Still pink and tender, the scars from Shiloh's six stab wounds continue to irritate him. One extends from beneath his ear toward the middle of his throat; another, down his entire abdomen. According to Vivian, the worst of his scars—and the most indelible—is the slice across his heart.


"He misses his mom," Vivian says. "A lot."


Shiloh had been complaining about headaches when he arrived in New York, but when Vivian took him to the doctor's office and his physician diagnosed the pains as post-traumatic syndrome, Shiloh never mentioned another word about them.


He will return to Las Vegas on February 1, when Maelena—who is now the proud parent of an angelic 20-month-old daughter named Alayna and who says that if she has another daughter, natural or adopted, she is going to name her Teresa—will sing at the memorial to be held for Teresa Tilden at the Central Christian Church in Henderson.


"I forgive my mom," Shiloh says, "because her mother drank a lot and was all abusive and stuff, and when you don't learn right from the start you don't come out the same.

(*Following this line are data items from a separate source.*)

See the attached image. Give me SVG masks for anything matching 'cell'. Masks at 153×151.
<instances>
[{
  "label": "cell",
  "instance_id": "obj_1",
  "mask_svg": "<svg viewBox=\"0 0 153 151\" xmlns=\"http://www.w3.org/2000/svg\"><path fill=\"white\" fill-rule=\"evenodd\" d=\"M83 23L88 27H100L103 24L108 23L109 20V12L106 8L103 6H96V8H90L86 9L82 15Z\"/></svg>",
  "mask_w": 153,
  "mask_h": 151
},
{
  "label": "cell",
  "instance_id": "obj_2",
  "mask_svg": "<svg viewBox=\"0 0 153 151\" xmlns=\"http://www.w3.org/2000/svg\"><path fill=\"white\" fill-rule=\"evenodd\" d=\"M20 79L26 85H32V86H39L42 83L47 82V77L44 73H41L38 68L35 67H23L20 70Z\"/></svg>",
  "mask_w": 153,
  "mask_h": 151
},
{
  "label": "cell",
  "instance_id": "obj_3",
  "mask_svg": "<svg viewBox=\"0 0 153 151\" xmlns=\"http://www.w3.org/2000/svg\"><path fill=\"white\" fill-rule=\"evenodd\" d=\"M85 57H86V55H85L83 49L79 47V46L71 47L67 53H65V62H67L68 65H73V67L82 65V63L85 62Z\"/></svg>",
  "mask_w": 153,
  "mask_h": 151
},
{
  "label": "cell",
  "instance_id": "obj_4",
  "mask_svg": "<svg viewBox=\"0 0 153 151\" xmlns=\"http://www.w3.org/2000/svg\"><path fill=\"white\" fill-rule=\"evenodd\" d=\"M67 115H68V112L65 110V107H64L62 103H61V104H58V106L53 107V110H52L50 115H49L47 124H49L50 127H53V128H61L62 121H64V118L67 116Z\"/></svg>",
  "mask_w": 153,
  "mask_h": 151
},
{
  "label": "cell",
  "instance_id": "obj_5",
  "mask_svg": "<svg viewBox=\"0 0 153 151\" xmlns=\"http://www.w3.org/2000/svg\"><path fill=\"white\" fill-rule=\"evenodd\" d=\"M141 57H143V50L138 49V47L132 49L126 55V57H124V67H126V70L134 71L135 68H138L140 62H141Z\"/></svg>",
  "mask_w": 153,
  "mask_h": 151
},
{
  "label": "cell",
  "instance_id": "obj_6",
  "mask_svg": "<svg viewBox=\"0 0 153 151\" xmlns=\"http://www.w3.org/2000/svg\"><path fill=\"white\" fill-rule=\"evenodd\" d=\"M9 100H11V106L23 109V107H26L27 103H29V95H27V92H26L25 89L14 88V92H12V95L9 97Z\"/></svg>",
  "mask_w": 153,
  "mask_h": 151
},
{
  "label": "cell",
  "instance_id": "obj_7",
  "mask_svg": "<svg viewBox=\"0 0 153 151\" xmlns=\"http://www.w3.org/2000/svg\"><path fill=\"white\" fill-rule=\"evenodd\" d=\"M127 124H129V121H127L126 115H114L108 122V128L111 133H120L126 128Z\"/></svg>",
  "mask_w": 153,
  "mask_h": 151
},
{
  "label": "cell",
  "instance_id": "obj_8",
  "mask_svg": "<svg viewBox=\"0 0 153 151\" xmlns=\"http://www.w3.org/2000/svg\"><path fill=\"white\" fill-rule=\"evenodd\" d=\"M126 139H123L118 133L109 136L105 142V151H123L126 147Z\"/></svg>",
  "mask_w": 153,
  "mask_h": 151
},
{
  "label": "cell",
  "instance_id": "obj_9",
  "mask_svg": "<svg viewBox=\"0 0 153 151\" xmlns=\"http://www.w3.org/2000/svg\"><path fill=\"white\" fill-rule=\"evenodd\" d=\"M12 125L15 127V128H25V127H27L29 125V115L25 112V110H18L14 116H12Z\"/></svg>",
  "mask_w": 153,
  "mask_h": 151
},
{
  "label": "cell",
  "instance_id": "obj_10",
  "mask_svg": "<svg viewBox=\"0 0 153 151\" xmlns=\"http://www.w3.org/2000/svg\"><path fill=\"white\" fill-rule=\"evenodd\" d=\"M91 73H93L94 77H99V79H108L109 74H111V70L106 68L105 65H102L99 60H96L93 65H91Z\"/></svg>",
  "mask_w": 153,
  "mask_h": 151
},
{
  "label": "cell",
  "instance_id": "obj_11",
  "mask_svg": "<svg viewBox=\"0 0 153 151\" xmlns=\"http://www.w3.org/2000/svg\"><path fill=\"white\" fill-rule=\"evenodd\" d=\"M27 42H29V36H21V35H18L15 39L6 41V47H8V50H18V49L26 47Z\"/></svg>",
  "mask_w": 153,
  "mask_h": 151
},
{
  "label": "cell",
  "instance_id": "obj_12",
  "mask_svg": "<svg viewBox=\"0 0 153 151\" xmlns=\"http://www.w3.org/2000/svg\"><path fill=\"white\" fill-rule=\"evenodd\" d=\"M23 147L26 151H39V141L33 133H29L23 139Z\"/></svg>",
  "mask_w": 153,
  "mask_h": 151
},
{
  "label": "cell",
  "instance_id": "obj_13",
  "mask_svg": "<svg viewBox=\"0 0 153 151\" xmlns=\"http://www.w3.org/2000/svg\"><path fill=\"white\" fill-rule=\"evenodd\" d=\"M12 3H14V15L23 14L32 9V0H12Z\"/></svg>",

I know she loved me; and I love her."


Shiloh says he will also return to Las Vegas to testify against James—who remains behind bars at the Clark County Detention Center, without the possibility of bail, on three charges: murder, attempted murder and assault with a deadly weapon—only if James' conviction depends on it.


"I don't think James knew what he was doing, and I still appreciate everything he did for me and my mom," Shiloh says. "But I don't forgive him for killing my mom."


Come nighttime he sleeps with the comforter and pillow his mom slept with in Las Vegas. Tomorrow he will rise with the lethargic winter sun and walk to school, where he is completing the seventh grade.